What do a funeral, a birthday, and a drop-dead party have in common? Everything and nothing. We all have a birthday. We’ll all drop dead. Some of use will get a funeral.
Last night I went to a former neighbor’s funeral who died too young. 53. Today is my birthday. 58th. And tomorrow I’ll have a drop-dead party (explained below). All three “events” are happening on consecutive days during a palindrome week (dates are the same front- and backwards: 71317, 71417, and 71517).
I could dive down a numerology rabbit hole to chase the seven (a number I’ve adored since childhood) or the palindromes, but today is not about numbers. I’m still sorting out what it’s about. The sevens? The palindromes? The shocking news about a man who had been a neighborhood hero during four (yes 4!) hurricanes? The birthday plus drop-dead party?
I’m choked up because until a few days ago (another palindrome date) I thought my former neighbor was fine, living his life with his wife in his new house about 20 miles away. I was wrong. This last eleven months, he endured a flood, cancer, surgeries, chemo, and so much pain. He wasn’t “just fine.”
Don’t assume anyone’s fine.
My throat has been dry for several weeks (months even). I haven’t been able to write, not so much due to writer’s block (I don’t feel blocked), but rather some sort of paralysis: a complicated mix of politics, work, and family. Attending the visitation unchoked my voice just a bit. This week’s string of events floated at least one of my nostrils above the mire that’s kept me under, and I want to share something important.
You’re going to drop dead.
Well, perhaps you won’t drop but on some date (maybe not a palindrome date), you’ll be dead.
Some of us will see it coming, like so many friends of mine, and my recently deceased neighbor.
Some of us won’t.
But it’s coming. Winter (the end of the cycle) is coming.
Be kind about dropping dead.
We’re having a drop-dead party to organize our check out papers.
My friend’s mom gets the credit for this inspiration. One of the sweetest things she did before she checked out was keep a notebook filled with drop-dead information. She inspired me to start my own folder. I have started organizing information about my things, my accounts, and what to do with my body when I drop dead.
The point of the drop-dead party is to talk about checking out, share ideas about what to include in our notebooks/folders, how to make the transition for those who survive us easier, and exercise a little control over a situation in which we’ll have none.

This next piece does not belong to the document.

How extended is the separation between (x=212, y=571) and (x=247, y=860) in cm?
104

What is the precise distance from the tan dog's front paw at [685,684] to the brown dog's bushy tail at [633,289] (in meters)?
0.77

My dad has asked, “Don’t you find that macabre?” My response was no. It’s more morbid to hole up in a corner somewhere and try to figure out what you should do to be kind to your survivors when you check out. Or worse, make no plans at all leaving your survivors to figure it out on their own. Talking about it with friends, writing information and messages, and making plans feels less macabre. It feels like adding a little kindness to an unhappy occasion and taking a bit of control over what we can’t.
I would emphasize that control isn’t the point. The point is making it easier for our survivors: information about our accounts, our ideas for a memorial, memories that are important to us, and what to do with that bag of bones!
Throw a drop-dead party with your dearest friends. It’s not macabre. It’s kind.